GURU BESAR Bidang Ilmu Media dan Jurnalisme Fakultas Psikologi dan Ilmu Budaya Universitas Islam Indonesia, Prof. Masduki mengungkapkan ada kesamaan antara profesi jurnalis dengan profesi akademisi. Keduanya, membawa misi produksi dan disemonasi pengetahuan sebagai public goods.
“Kedua profesi ini, jurnalis dan akademisi ibarat dua sisi mata uang, bersentuhan langsung dengan kepentingan publik dan saling melengkapi,” kata Masduki saat menyampaikan Pidato Pengukuhan sebagai Guru Besar Universitas Islam Indonesia, Selasa (25/6) di kampus Universitas Islam Indonesia.
Sebagai dua sisi mata uang, ujarnya, jurnalis dan akademisi juga menghadapi tekanan struktural yang tinggi sejak Orde Bary hingga pascareformasi ini. Meski menghadapi tekanan yang sama, kedua profesi ini menjadi berbeda karena jurnalisme dan jurnalis tetap terus berada di lapangan, memberi warga bagi demokratisasi informasi. Sedangkan akademisi justru tersandera dalam ruang gelap atau 9dark academia) peradaban.

Baris Data
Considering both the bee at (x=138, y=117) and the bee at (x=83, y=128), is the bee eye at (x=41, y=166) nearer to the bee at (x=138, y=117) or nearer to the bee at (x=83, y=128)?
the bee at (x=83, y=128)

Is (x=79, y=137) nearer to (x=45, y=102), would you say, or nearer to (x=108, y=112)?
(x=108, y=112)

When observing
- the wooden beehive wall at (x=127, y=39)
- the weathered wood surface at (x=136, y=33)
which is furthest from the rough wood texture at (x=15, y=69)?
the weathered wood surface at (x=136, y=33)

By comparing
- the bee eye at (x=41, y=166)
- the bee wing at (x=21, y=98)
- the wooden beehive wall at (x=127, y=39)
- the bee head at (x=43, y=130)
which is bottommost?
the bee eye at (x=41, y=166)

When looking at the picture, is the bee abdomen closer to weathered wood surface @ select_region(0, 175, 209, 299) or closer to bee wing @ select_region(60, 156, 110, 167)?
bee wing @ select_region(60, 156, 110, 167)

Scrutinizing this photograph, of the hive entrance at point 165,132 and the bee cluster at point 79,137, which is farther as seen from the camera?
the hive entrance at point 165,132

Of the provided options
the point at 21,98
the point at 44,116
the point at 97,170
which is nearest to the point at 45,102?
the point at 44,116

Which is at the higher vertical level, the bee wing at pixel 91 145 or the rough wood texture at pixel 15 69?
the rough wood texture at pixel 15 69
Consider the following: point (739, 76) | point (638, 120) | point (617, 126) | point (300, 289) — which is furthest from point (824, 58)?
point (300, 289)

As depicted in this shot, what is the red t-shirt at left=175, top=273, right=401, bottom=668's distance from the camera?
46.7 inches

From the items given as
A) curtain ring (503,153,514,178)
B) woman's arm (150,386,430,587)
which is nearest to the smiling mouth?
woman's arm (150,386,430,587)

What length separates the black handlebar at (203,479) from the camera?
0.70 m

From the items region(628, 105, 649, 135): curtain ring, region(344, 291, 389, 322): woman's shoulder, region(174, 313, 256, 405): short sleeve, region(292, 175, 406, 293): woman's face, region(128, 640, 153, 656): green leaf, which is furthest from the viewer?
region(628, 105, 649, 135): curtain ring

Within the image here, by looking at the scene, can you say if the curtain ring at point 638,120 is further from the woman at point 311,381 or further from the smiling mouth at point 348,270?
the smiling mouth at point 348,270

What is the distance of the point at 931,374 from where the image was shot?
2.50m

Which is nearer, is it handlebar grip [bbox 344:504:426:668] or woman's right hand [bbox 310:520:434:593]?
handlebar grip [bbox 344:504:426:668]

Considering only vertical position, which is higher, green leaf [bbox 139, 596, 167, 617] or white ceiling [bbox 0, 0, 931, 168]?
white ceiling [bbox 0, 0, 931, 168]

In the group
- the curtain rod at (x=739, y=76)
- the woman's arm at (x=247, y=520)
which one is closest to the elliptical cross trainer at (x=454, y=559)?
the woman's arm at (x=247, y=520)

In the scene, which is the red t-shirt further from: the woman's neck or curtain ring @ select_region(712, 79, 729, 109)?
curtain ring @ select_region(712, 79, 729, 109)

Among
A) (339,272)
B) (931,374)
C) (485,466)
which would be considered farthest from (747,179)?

Tugas Wajib
1 - Ketik ulang bagian kutipan di atas dari "Sebagai dua sisi" sampai "9dark academia) peradaban." tanpa mengubah satu kata pun.
2 - Ringkaslah paragraf dalam kutipan yang diawali “Kedua profesi ini, jurnalis dan akademisi” menjadi satu kalimat singkat yang tetap memuat fakta utamanya.

Kunci Jawaban
1 -
Sebagai dua sisi mata uang, ujarnya, jurnalis dan akademisi juga menghadapi tekanan struktural yang tinggi sejak Orde Bary hingga pascareformasi ini. Meski menghadapi tekanan yang sama, kedua profesi ini menjadi berbeda karena jurnalisme dan jurnalis tetap terus berada di lapangan, memberi warga bagi demokratisasi informasi. Sedangkan akademisi justru tersandera dalam ruang gelap atau 9dark academia) peradaban.

2 - Dalam pidato pengukuhannya sebagai Guru Besar Universitas Islam Indonesia pada Selasa (25/6) di kampus universitas itu, Masduki menyebut jurnalis dan akademisi ibarat dua sisi mata uang yang sama-sama bersentuhan langsung dengan kepentingan publik dan saling melengkapi.